By creating a work of fiction, loosely based on the facts surrounding their lawsuit, the author hoped to “provoke discussions about culpability in a society that still deems poor, Black and disabled as categories unfit for motherhood”. Take My Hand does just that. It brings the human story from court transcripts and faded newspaper articles, affording a fictional personality to the victims of these shocking procedures.
Alabama, 1973. Recently qualified nurse, Civil Townsend, takes a position at the Montgomery Family Planning Clinic where she is excited about providing essential services to the women in her African American community.

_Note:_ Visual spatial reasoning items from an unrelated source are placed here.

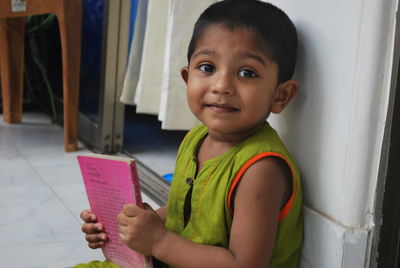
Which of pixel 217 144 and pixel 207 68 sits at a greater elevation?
pixel 207 68

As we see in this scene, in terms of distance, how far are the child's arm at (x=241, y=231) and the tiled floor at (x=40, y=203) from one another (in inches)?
14.9

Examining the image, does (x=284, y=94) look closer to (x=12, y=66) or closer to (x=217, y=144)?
(x=217, y=144)

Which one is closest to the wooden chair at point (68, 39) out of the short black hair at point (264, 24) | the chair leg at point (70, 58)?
the chair leg at point (70, 58)

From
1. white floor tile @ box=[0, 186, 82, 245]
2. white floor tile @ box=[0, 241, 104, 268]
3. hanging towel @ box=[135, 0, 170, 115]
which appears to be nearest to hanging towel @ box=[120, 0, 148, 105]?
hanging towel @ box=[135, 0, 170, 115]

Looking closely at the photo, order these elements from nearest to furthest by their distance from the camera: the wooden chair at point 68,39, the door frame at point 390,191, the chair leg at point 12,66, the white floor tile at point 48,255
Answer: the door frame at point 390,191, the white floor tile at point 48,255, the wooden chair at point 68,39, the chair leg at point 12,66

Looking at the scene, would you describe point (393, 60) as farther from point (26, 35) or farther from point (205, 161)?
point (26, 35)

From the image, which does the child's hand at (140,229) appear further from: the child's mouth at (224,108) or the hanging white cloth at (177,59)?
the hanging white cloth at (177,59)

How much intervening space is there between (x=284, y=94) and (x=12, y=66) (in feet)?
6.31

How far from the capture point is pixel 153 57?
1.75 metres

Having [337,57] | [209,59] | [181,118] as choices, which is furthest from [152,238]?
[181,118]

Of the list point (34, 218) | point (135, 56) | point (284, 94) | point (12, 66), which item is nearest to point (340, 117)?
point (284, 94)

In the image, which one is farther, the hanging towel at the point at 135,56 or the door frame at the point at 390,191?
the hanging towel at the point at 135,56

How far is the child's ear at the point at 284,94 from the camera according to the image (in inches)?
38.1

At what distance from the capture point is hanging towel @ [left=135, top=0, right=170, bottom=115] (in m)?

The daughter of a GP, Civil believes in the freedom of choice surrounding family planning but is concerned when she is asked to provide birth control injections to 11-year-old India and 13-year-old Erica.
The girls live with their father and grandmother in squalid conditions and, as the adults are illiterate and unable to consent, she begins to question the legitimacy of long-term birth control for the children.

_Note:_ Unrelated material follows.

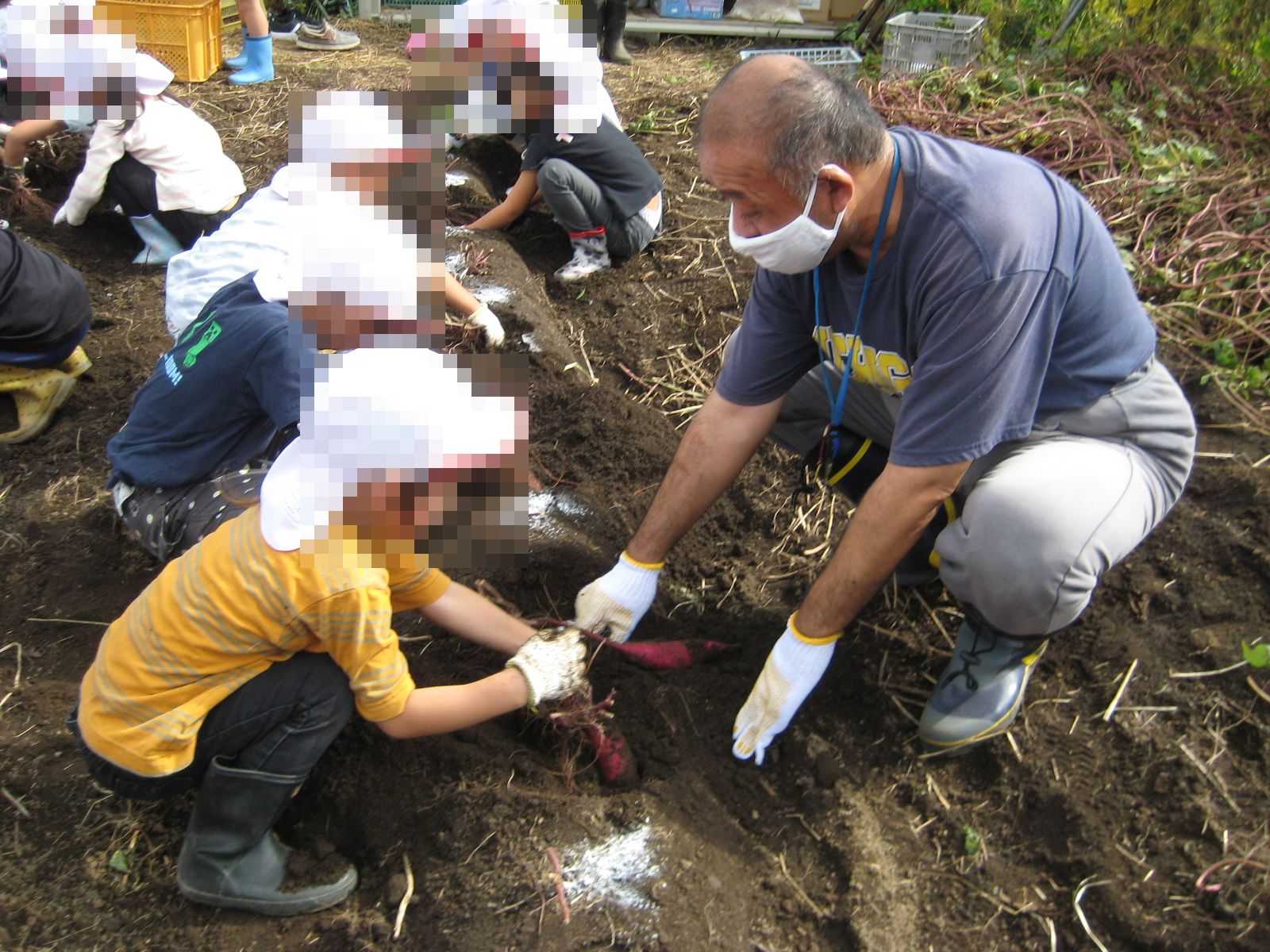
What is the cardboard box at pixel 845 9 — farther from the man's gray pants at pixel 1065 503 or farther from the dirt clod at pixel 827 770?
the dirt clod at pixel 827 770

The family are taken under Civil’s wing and she helps them relocate to a new, welfare-funded estate, where the girls begin to thrive. All this changes when the sisters are taken, without official consent, for enforced sterilisation.

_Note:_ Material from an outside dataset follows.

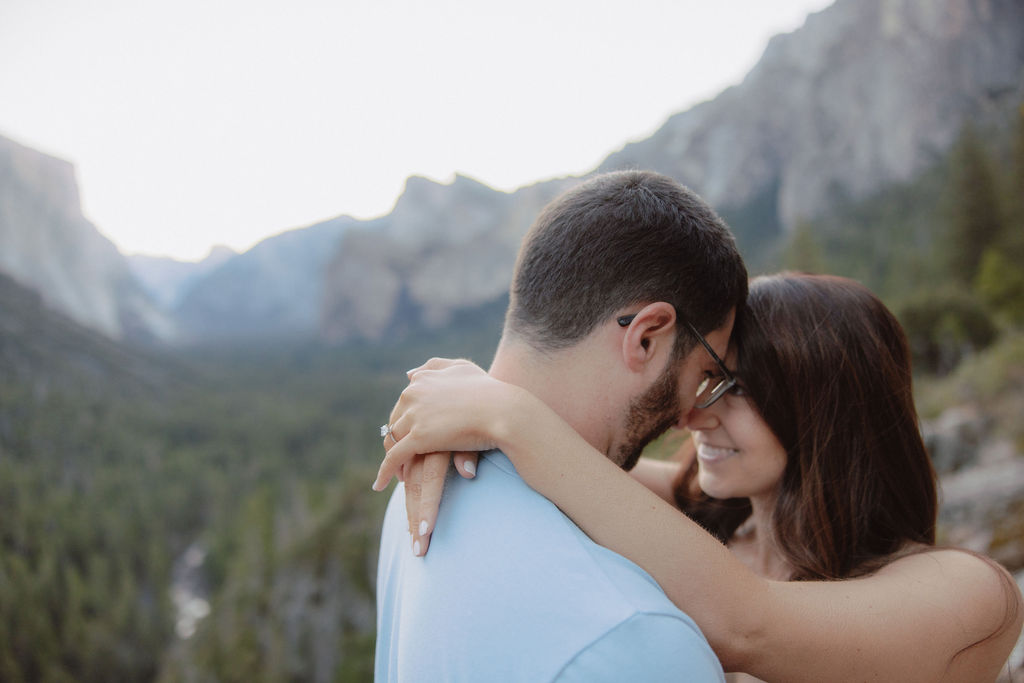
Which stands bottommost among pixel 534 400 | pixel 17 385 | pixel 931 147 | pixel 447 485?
pixel 17 385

The nurse discovers India and Erica are not alone. Doctors are enforcing sterilisation by threatening withdrawal of welfare and refusing to deliver their babies safely: “One doctor is doing it as soon as a woman delivers her third child. No consent whatsoever.”
Civil instigates a legal battle which will change the lives of future generations of disadvantaged females.
The novel is split into three parts and captures the atmosphere of African American communities with a genuine touch. This moving and memorable tale is one destined for the big screen.
Touching and terrifying, in equal measure, Take My Hand is a must read for anyone with a heart, or a conscience.